LONDON, ENGLAND - APRIL 21: Jamie Mackie of QPR and Ledley King of Spurs compete for the ball during the Barclays Premier League match between Queens Park Rangers and Tottenham Hotspur at Loftus Road on April 21, 2012 in London, England. (Photo by Shaun Botterill/Getty Images)(Photo by Shaun Botterill/Getty Images)

 

“In my case I’d always felt that I was indestructible. I knew my knee was bad but I always thought that I could manage it, to be able to play enough games. I’d hoped it wouldn’t get any worse and in the last six months of my final season I was training the day before games and I was feeling pretty good.
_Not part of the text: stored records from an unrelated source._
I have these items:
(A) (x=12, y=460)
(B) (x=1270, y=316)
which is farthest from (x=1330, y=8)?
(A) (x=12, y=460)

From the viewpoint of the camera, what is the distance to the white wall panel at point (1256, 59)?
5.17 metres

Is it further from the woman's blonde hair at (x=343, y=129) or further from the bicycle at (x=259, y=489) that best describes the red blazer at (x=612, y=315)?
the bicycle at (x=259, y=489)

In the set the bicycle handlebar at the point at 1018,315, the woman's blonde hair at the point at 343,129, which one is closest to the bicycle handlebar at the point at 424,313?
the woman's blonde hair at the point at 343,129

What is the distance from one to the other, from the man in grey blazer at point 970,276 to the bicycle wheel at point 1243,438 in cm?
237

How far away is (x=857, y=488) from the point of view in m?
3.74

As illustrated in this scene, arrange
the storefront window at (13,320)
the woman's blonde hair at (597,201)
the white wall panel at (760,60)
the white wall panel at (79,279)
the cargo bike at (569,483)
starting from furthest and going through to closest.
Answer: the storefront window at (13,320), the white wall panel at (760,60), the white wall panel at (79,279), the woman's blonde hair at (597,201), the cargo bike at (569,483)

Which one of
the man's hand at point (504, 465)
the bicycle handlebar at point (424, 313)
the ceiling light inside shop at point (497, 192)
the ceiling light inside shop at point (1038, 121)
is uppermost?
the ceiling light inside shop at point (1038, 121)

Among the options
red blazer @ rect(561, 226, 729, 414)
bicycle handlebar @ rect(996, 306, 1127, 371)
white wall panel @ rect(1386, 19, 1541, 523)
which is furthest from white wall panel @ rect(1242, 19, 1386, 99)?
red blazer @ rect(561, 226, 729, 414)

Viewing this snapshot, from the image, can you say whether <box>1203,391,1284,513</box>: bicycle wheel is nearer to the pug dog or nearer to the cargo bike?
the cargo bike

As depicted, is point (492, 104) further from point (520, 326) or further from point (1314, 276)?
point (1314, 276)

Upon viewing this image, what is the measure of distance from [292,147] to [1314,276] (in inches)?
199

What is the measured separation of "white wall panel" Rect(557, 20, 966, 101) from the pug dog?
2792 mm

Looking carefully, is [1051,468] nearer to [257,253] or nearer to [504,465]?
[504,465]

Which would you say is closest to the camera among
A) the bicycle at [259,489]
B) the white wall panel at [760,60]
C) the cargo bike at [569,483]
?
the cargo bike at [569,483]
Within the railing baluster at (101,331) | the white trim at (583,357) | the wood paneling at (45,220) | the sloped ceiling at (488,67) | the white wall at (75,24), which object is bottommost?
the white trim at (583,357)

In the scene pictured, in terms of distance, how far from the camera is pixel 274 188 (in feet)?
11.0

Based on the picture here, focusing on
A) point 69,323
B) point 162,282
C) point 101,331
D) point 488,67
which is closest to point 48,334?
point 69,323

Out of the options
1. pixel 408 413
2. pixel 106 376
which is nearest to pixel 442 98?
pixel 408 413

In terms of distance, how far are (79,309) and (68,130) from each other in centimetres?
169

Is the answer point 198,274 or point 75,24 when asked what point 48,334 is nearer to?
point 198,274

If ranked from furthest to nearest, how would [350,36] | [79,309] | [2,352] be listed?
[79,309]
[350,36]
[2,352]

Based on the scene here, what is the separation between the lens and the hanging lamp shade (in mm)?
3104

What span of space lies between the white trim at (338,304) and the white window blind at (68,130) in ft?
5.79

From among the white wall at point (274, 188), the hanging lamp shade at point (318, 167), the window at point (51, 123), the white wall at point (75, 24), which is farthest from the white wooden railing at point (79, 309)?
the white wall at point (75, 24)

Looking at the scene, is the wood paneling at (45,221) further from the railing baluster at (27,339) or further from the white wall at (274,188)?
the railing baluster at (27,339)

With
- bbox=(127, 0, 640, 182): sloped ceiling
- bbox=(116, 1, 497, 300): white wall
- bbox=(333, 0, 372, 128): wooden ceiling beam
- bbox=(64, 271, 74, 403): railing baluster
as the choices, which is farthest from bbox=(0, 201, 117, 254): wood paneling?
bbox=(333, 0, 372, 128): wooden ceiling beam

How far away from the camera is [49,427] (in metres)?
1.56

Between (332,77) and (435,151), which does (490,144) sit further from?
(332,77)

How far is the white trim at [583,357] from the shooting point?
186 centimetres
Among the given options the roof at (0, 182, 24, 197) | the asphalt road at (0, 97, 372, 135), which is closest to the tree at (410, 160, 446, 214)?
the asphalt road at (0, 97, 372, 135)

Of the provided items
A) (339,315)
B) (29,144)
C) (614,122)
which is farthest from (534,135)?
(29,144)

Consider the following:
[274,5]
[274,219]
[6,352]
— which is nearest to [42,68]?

“But I probably overdid it and I collided with my goalkeeper and after that my knee was never the same. In the first half of the season I played 12 games, we were unbeaten in those and I was feeling good and then something as simple as that changes everything.

“In the second half of the season I couldn’t move the same way, the team couldn’t buy a win when I was involved and then there was a game against Norwich which made me think about retiring. I felt like there were people getting the better of me and that I wasn’t able to help the team in the way that I could in the past but at the same time I was also thinking just to get to the end of the season and assessing it then. It was only when I did that with my surgeon that we decided I couldn’t risk it any more, that I couldn’t keep going, and that was when I came to my decision.

“When something like that happens, you are left with a range of emotions. Obviously there’s regret and disappointment that things haven’t worked out as well as you’d hoped. I wasn’t someone who was just happy to be a footballer, I wanted to be the best footballer and I feel like that didn’t happen.

“But at the same time I look back at the second half of my career and part of me is proud that I managed to keep going and fight through the difficult times. When you’re breaking down every few games it does your head in, I can tell you that, and it can be difficult to deal with it mentally so I’m quite proud that I was able to drag it out for as long as I did.”

Unlike most players whose careers finish prematurely, King insists that he does not miss the training ground and its ubiquitous banter, mainly because the fitness issues that caused his retirement had already deprived him of much of that kind of involvement.

“I was separate from the lads, I’d be getting physio or whatever, going through my own routine and they’d be outside as a group having all the laughs and the jokes,” he recalls.

“Usually when players retire training is one of the things they miss most but that part was easy for me. I missed the competition, I missed the games, I missed being out on the pitch.

“It was the challenge of being a footballer that I lost and that’s why I’m still now looking for something that I can dig my teeth into and challenge myself to be successful at it.”

On Friday, the challenge that King has been looking for will arrive when he makes his much anticipated debut on Football Friday Live. “I’m really looking forward to it,” he adds. “It should be good.”